───── PROVIDED TEXT

# Blazblue: Calamity Trigger (for Guilty Gear fans)



## Bloody_Inferno (Apr 28, 2009)

It's been around for a while actually... Japan gets this on PS3/X360 on June 25 and America gets this on June 30. 

Fighting game with Heavy music was great the first time around. So Daisuke Ishiwatari has released the successor to the Guilty Gear series. 

I played this last year in the Japan arcades. It's essentially Guilty Gear in a different flavor. But I ain't complaining. 

Plus the music is just splendid.


----------



## DDDorian (Apr 28, 2009)

A pal of mine collects PCB's and shit so I've played this for a few hours and I agree, it's basically Guilty Gear with different characters. I particularly liked that Stay Puff ghost-looking thing (Arakune?) as he seemed to play kinda like Zappa but not lose all the goddamned time

Kinda sucks that we'll never get another proper GG game, but I can live with this.


----------



## Bloody_Inferno (Apr 29, 2009)

Then again, there's Sengoku Basara X



Basically, Guilty Gear with MvC2 style assists.... not released outside Japan because of the bloody abysmal Devil Kings translation. 

Awesome, but rare as hell.


----------



## Bloody_Inferno (Jun 22, 2009)

purely for the reason that I'm extremely stoked on getting this... and it's only just over a week away for a release date!

──────────

### EXERCISE DIRECTIONS
In the Blazblue thread, on what date does America get the game?

───── SUPPLIED ENTRIES

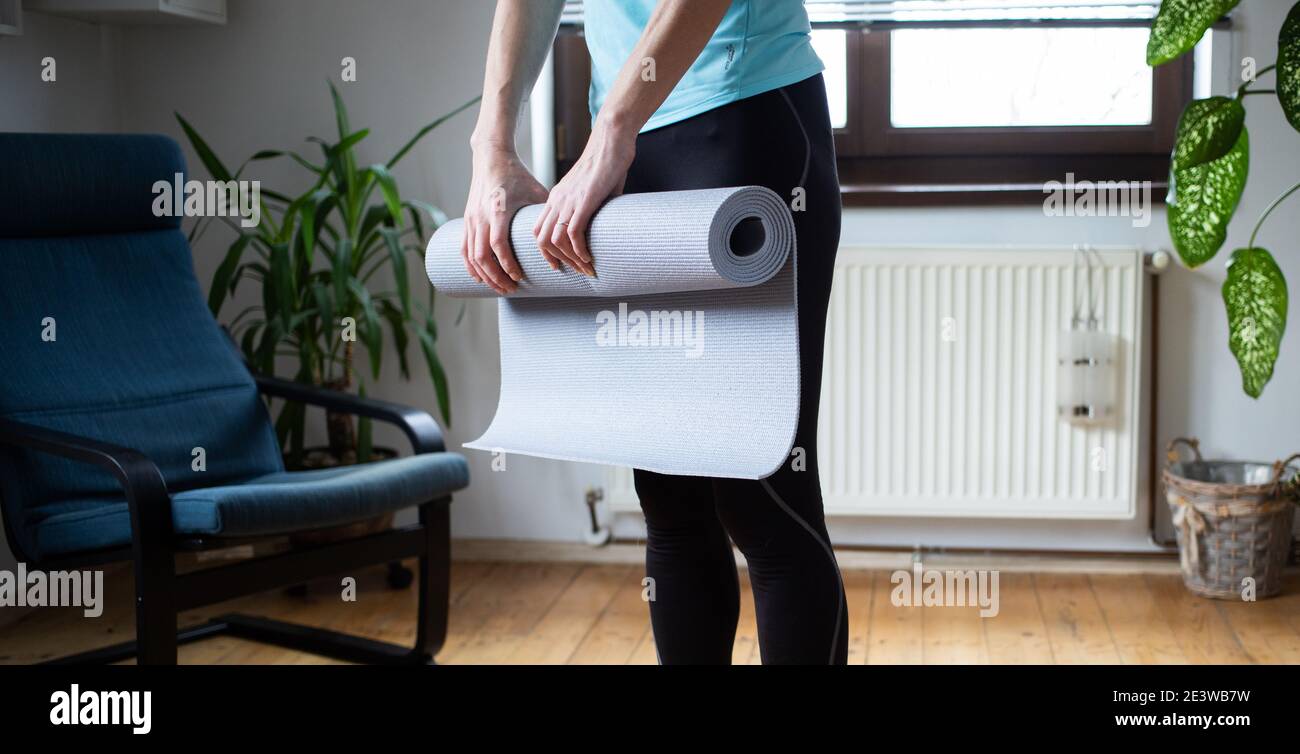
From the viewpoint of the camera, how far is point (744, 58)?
111 cm

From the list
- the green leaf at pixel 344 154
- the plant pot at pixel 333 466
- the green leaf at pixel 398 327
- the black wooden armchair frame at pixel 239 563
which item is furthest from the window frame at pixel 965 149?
the black wooden armchair frame at pixel 239 563

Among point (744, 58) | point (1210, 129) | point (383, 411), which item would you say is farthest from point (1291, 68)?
point (383, 411)

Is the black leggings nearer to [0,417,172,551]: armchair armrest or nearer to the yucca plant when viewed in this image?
[0,417,172,551]: armchair armrest

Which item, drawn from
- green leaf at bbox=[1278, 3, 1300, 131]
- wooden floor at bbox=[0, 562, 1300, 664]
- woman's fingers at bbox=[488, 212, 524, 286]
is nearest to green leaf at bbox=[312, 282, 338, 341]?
wooden floor at bbox=[0, 562, 1300, 664]

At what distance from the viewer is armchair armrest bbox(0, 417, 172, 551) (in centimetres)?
166

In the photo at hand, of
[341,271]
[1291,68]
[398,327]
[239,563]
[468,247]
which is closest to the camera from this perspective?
[468,247]

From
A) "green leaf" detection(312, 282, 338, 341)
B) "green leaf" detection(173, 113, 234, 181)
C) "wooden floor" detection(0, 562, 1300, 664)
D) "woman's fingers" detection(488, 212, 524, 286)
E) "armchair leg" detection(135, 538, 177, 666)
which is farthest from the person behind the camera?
"green leaf" detection(173, 113, 234, 181)

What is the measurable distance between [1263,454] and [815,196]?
78.1 inches

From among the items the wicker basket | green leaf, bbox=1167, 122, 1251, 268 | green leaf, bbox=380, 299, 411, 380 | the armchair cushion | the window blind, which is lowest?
the wicker basket

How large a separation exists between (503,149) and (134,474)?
31.2 inches

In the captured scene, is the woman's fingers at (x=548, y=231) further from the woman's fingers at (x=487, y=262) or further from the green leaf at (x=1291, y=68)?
the green leaf at (x=1291, y=68)

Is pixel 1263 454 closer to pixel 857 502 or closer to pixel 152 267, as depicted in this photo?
pixel 857 502

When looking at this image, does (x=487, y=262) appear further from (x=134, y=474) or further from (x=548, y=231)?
(x=134, y=474)

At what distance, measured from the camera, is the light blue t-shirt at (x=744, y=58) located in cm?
111
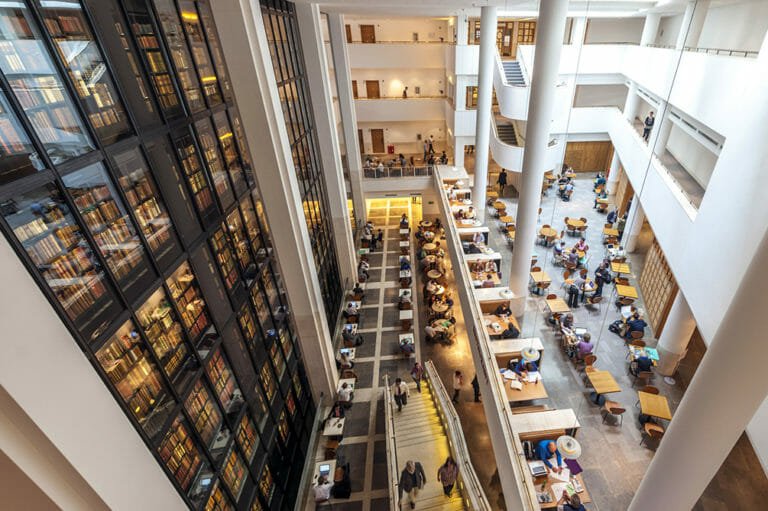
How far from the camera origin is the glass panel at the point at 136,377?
3639 mm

──────────

### COMPLETE RESPONSE
June 30